Gold verliert trotz Krisenlage

Auffällig ist die Entwicklung am Goldmarkt. Obwohl geopolitische Konflikte traditionell eine Flucht in das Edelmetall auslösen, stand der Goldpreis unter Druck. Die Feinunze verbilligte sich um rund 4 Prozent.

Marktbeobachter führen dies vor allem auf den stärkeren Dollar zurück. Da Gold überwiegend in US-Dollar gehandelt wird, verteuert die Aufwertung der amerikanischen Währung das Edelmetall für Käufer außerhalb des Dollarraums – mit entsprechend dämpfender Wirkung auf die Nachfrage.

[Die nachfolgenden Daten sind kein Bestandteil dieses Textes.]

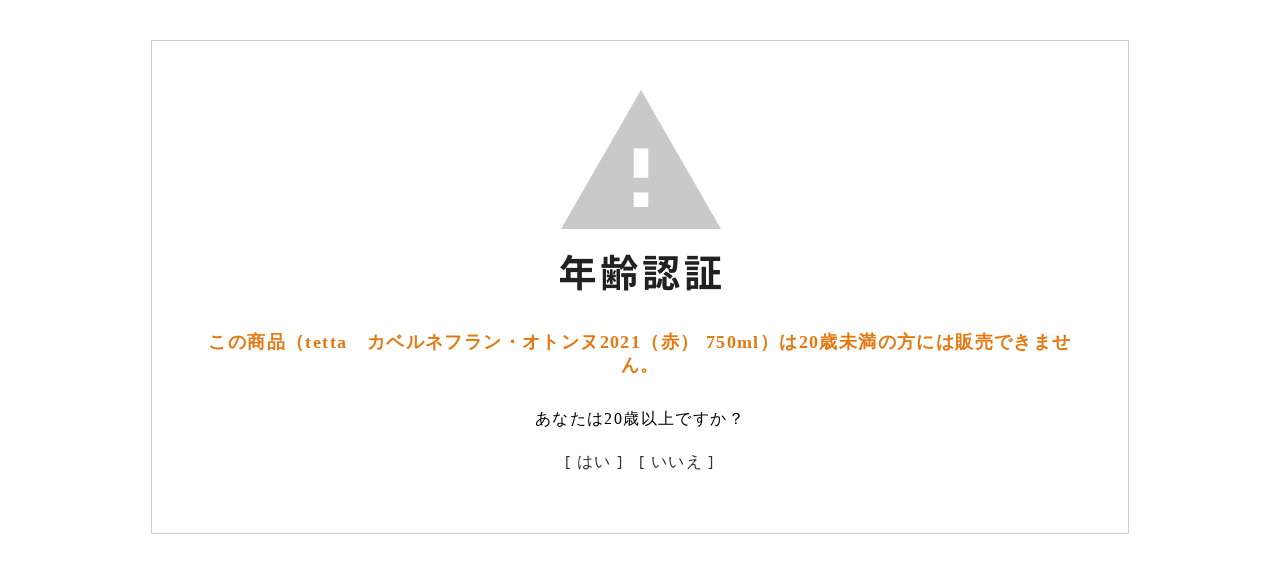

--- FILE ---
content_type: text/html; charset=EUC-JP
request_url: https://senmaru.shop-pro.jp/?pid=175282676
body_size: 2636
content:
<!DOCTYPE html PUBLIC "-//W3C//DTD XHTML 1.0 Transitional//EN" "http://www.w3.org/TR/xhtml1/DTD/xhtml1-transitional.dtd">
<html xmlns:og="http://ogp.me/ns#" xmlns:fb="http://www.facebook.com/2008/fbml" xmlns:mixi="http://mixi-platform.com/ns#" xmlns="http://www.w3.org/1999/xhtml" xml:lang="ja" lang="ja" dir="ltr">
<head>
<meta http-equiv="content-type" content="text/html; charset=euc-jp" />
<meta http-equiv="X-UA-Compatible" content="IE=edge,chrome=1" />
<meta name="viewport" content="width=device-width,initial-scale=1">
<title>tetta　カベルネフラン・オトンヌ2021（赤）   750ml</title>
<meta name="Keywords" content="tetta,tettaメルロ,岡山県ワイナリー,domaine tetta,テッタ" />
<meta name="Description" content="カベルネフラン100％使用。褐色がかったルビー色。甘さが少し残っていて、酸とタンニンもしっかり。ポートやマディラのような酒精強化ワインに似た味わいも感じます。" />
<meta name="Author" content="地酒仙丸" />
<meta name="Copyright" content="地酒仙丸" />
<meta http-equiv="content-style-type" content="text/css" />
<meta http-equiv="content-script-type" content="text/javascript" />
<link rel="stylesheet" href="https://senmaru.shop-pro.jp/css/framework/colormekit.css" type="text/css" />
<link rel="stylesheet" href="https://senmaru.shop-pro.jp/css/framework/colormekit-responsive.css" type="text/css" />
<link rel="stylesheet" href="https://img07.shop-pro.jp/PA01434/001/css/2/index.css?cmsp_timestamp=20240805175343" type="text/css" />
<link rel="stylesheet" href="https://img07.shop-pro.jp/PA01434/001/css/2/product.css?cmsp_timestamp=20240805175343" type="text/css" />

<link rel="alternate" type="application/rss+xml" title="rss" href="https://senmaru.shop-pro.jp/?mode=rss" />
<link rel="shortcut icon" href="https://img07.shop-pro.jp/PA01434/001/favicon.ico?cmsp_timestamp=20260105102855" />
<script type="text/javascript" src="//ajax.googleapis.com/ajax/libs/jquery/1.11.0/jquery.min.js" ></script>
<meta property="og:title" content="tetta　カベルネフラン・オトンヌ2021（赤）   750ml" />
<meta property="og:description" content="カベルネフラン100％使用。褐色がかったルビー色。甘さが少し残っていて、酸とタンニンもしっかり。ポートやマディラのような酒精強化ワインに似た味わいも感じます。" />
<meta property="og:url" content="https://senmaru.shop-pro.jp?pid=175282676" />
<meta property="og:site_name" content="地酒仙丸 札幌の酒屋 オンラインショップ" />
<!-- Global site tag (gtag.js) - Google Analytics -->
<script async src="https://www.googletagmanager.com/gtag/js?id=UA-151759320-2"></script>
<script>
  window.dataLayer = window.dataLayer || [];
  function gtag(){dataLayer.push(arguments);}
  gtag('js', new Date());

  gtag('config', 'UA-151759320-2');
</script>

<script>
  var Colorme = {"page":"age_restriction","shop":{"account_id":"PA01434001","title":"\u5730\u9152\u4ed9\u4e38 \u672d\u5e4c\u306e\u9152\u5c4b \u30aa\u30f3\u30e9\u30a4\u30f3\u30b7\u30e7\u30c3\u30d7"},"basket":{"total_price":0,"items":[]},"customer":{"id":null},"inventory_control":"product","product":{"shop_uid":"PA01434001","id":175282676,"name":"tetta\u3000\u30ab\u30d9\u30eb\u30cd\u30d5\u30e9\u30f3\u30fb\u30aa\u30c8\u30f3\u30cc2021\uff08\u8d64\uff09   750ml","model_number":"\u65e5\u672c\u30ef\u30a4\u30f3","stock_num":0,"sales_price":4470,"sales_price_including_tax":4917,"variants":[],"category":{"id_big":2525792,"id_small":36},"groups":[],"members_price":4470,"members_price_including_tax":4917}};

Geopolitik bleibt zentraler Faktor

Die jüngsten Marktbewegungen zeigen, wie sensibel Finanzmärkte auf geopolitische Risiken reagieren. Das Zusammenspiel aus militärischer Eskalation, Währungsschwankungen und sinkenden Aktienkursen verdeutlicht die verbreitete Unsicherheit vieler Anleger.

Vor allem der rasche Wechsel von relativer Gelassenheit zu spürbarer Nervosität unterstreicht die Dynamik der Lage. Die weitere Entwicklung hängt maßgeblich davon ab, ob sich die Auseinandersetzung zuspitzt oder diplomatische Initiativen eine Deeskalation erreichen.

Klar ist: Der Konflikt im Nahen Osten beeinflusst nicht nur politische und sicherheitspolitische Entscheidungen, sondern prägt auch weltweit Kapitalströme, Währungen und Rohstoffmärkte.